TEXT FOR ANALYSIS

We’ll open the IDE, and after logging in we’ll see a screen like
this:
o The top panel, blank, will contain text files within which
we can write our code.
o The bottom panel, a terminal window, will allow us to
type in various commands and run them, including
programs from our code above.
Our IDE runs in the cloud and comes with a standard set of tools,
but know that there are many desktop-based IDEs as well,
offering more customization and control for different
programming purposes, at the cost of greater setup time and
effort.
In the IDE, we’ll go to File > New File, and then File > Save to
save our file as hello.c, indicating that our file will be code written
in C. We’ll see that the name of our tab has indeed changed
to hello.c, and now we’ll paste our code from above:
#include <stdio.h>
int main(void)
{
printf("hello, world");
}
To run our program, we’ll use a CLI, or command-line interface,
a prompt at which we need to enter text commands. This is in
contrast to a graphical user interface, or GUI, like Scratch,
where we have images, icons, and buttons in addition to text.
Compiling
In the terminal in the bottom pane of our IDE, we’ll compile our
code before we can run it. Computers only understand binary,
which is also used to represent instructions like printing
something to the screen. Our source code has been written in
characters we can read, but it needs to be compiled: converted
to machine code, patterns of zeros and ones that our computer
can directly understand.

TASKS
[A] According to the IDE walkthrough, what does a graphical user interface have in addition to text? List every item it names.
[B] In the IDE walkthrough, what name is the new file saved under?
[C] Copy the IDE walkthrough word for word from "We’ll open the" to "write our code.".

Brief descriptive captions:
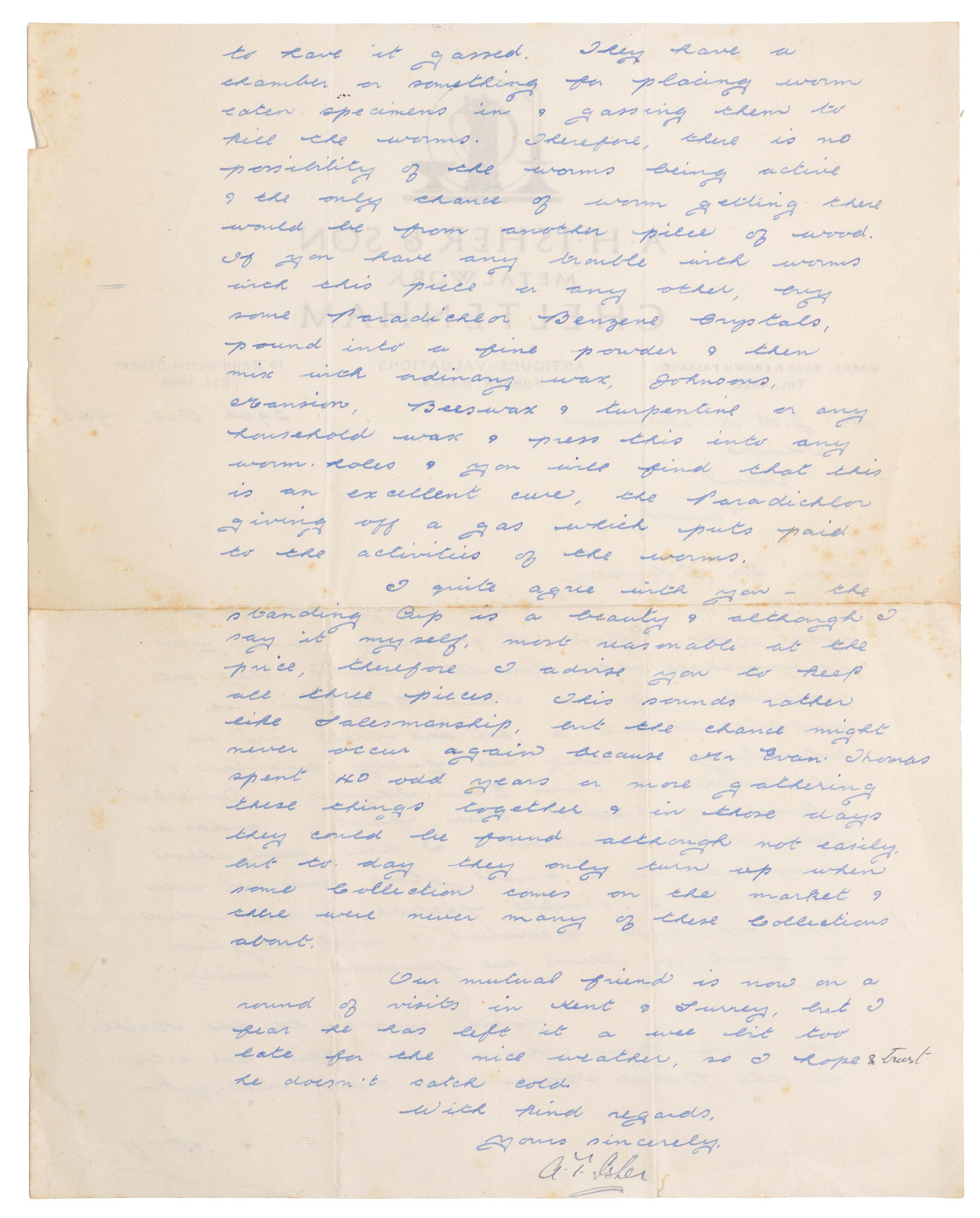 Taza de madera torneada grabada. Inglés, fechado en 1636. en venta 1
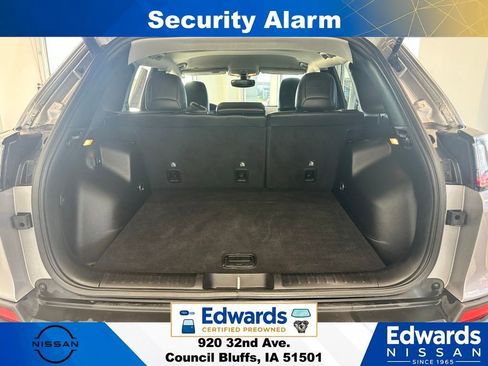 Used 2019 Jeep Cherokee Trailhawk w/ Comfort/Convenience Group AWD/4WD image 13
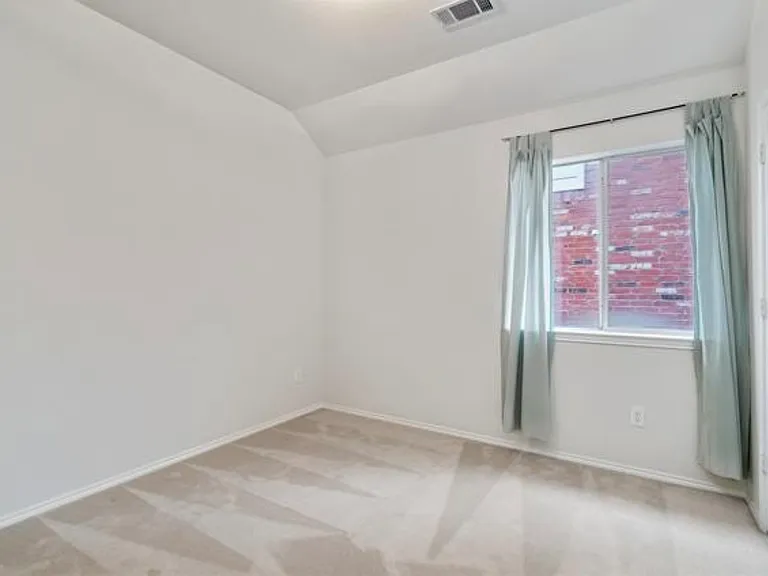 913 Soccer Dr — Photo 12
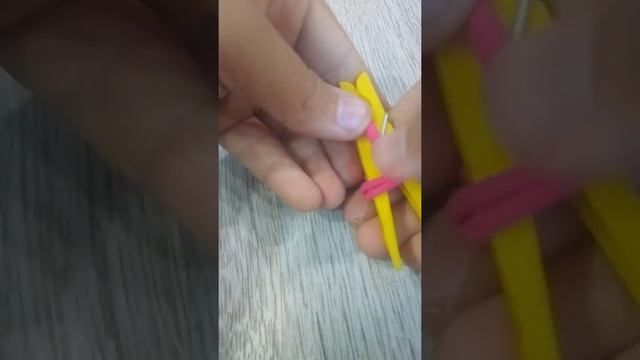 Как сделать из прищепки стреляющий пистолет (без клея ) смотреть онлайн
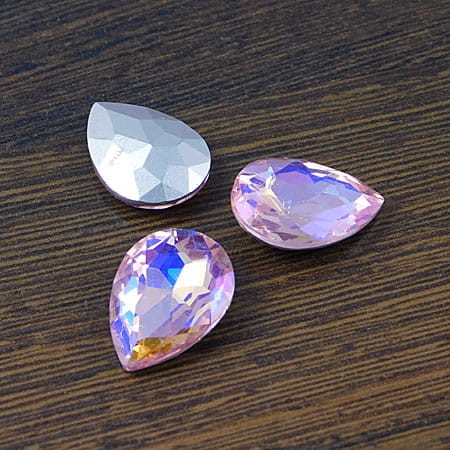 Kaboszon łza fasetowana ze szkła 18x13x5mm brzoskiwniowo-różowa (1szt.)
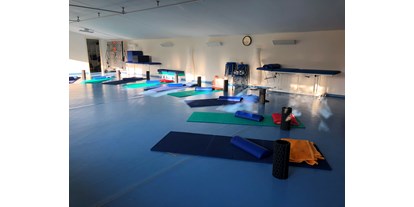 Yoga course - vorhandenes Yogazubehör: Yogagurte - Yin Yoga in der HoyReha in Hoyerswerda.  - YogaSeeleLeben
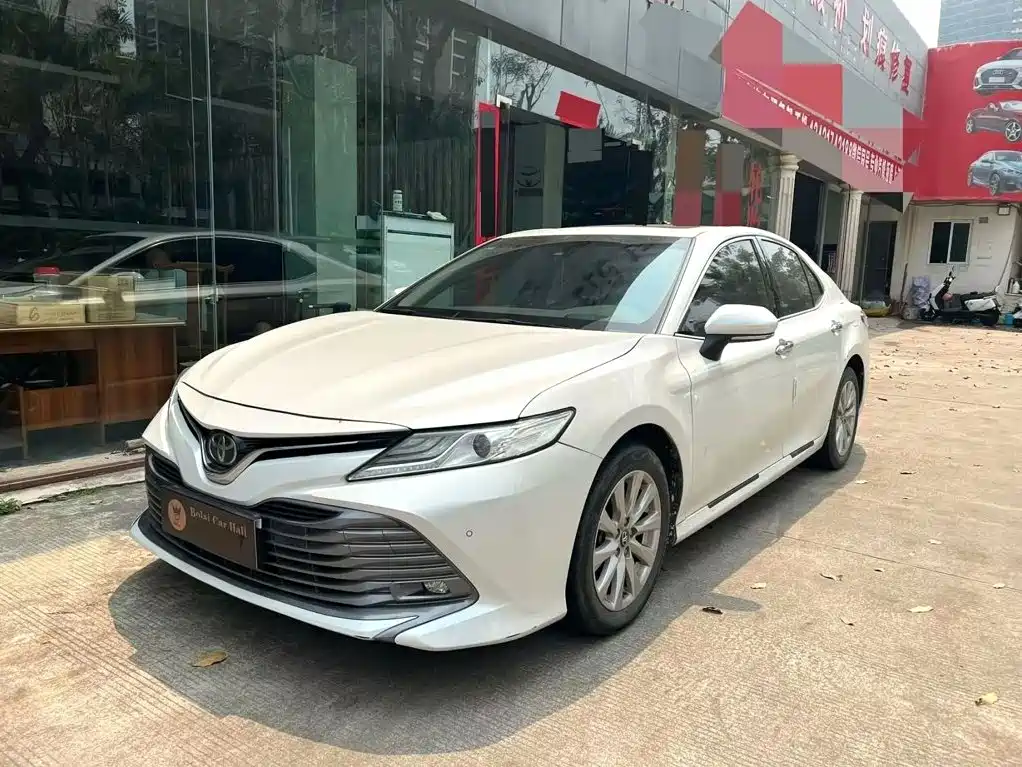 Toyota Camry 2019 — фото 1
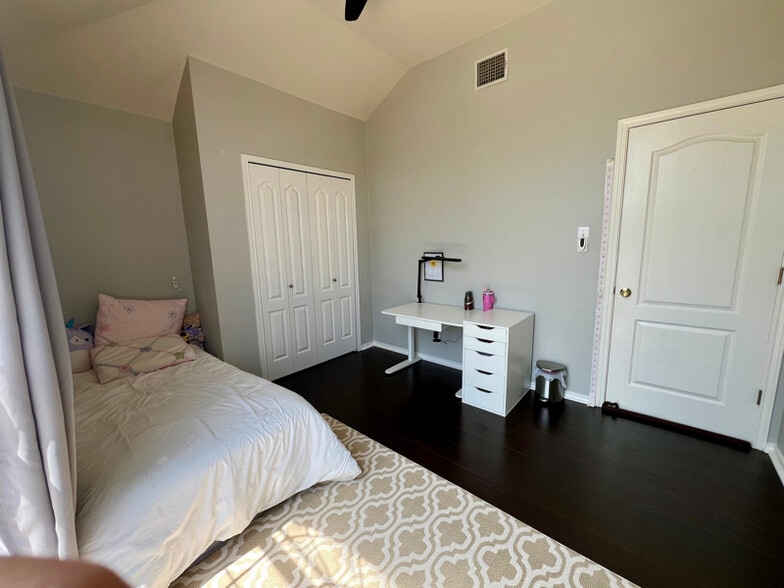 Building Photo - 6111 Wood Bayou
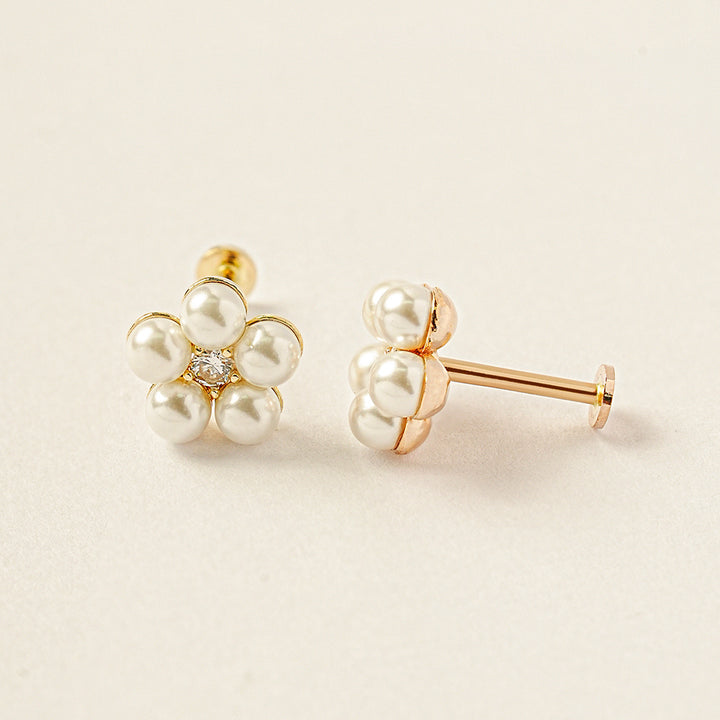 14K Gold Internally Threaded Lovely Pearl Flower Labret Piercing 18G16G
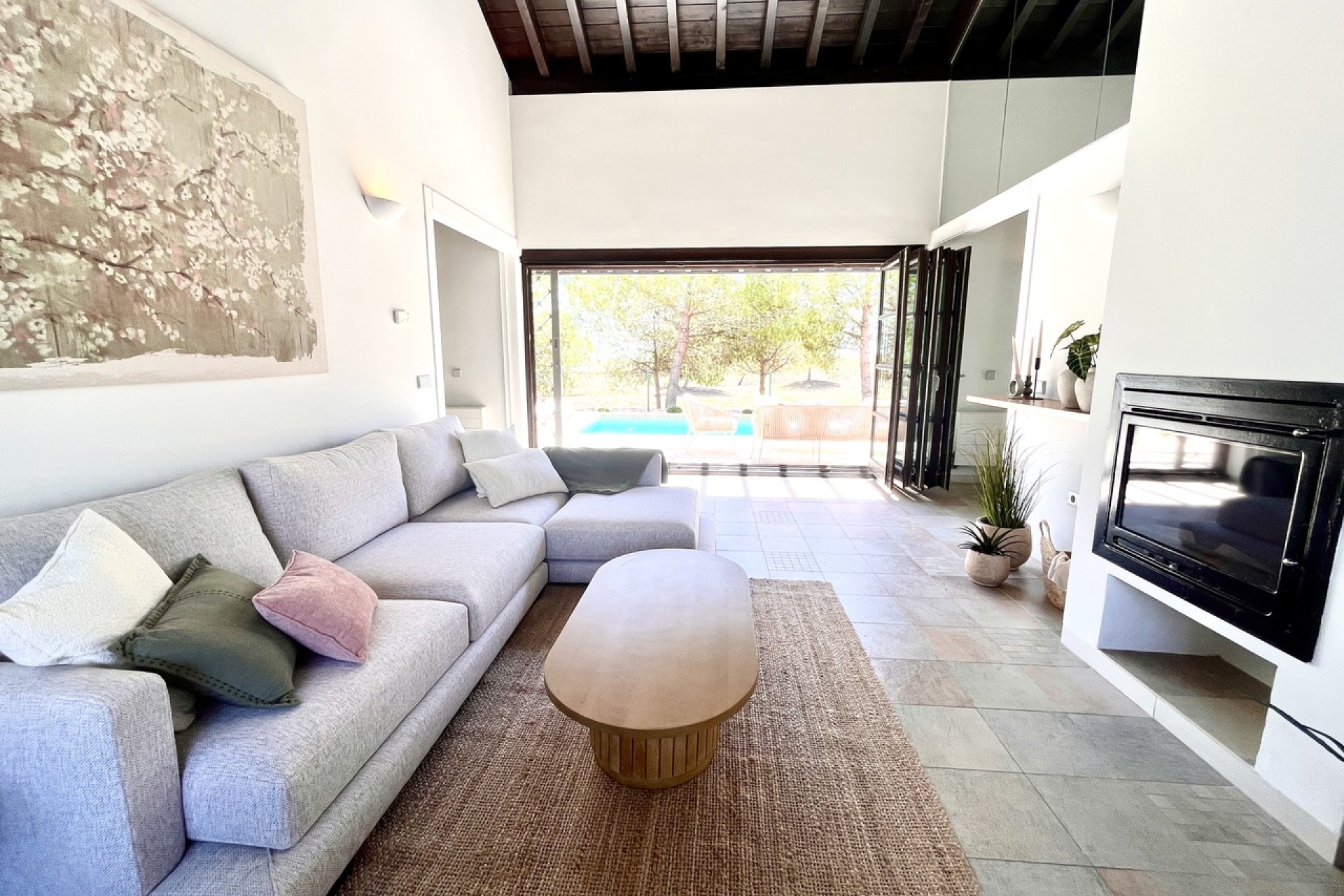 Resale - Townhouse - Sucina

SOLUTION SET
[A]
images
icons
buttons

[B] hello.c

[C]
We’ll open the IDE, and after logging in we’ll see a screen like
this:
o The top panel, blank, will contain text files within which
we can write our code.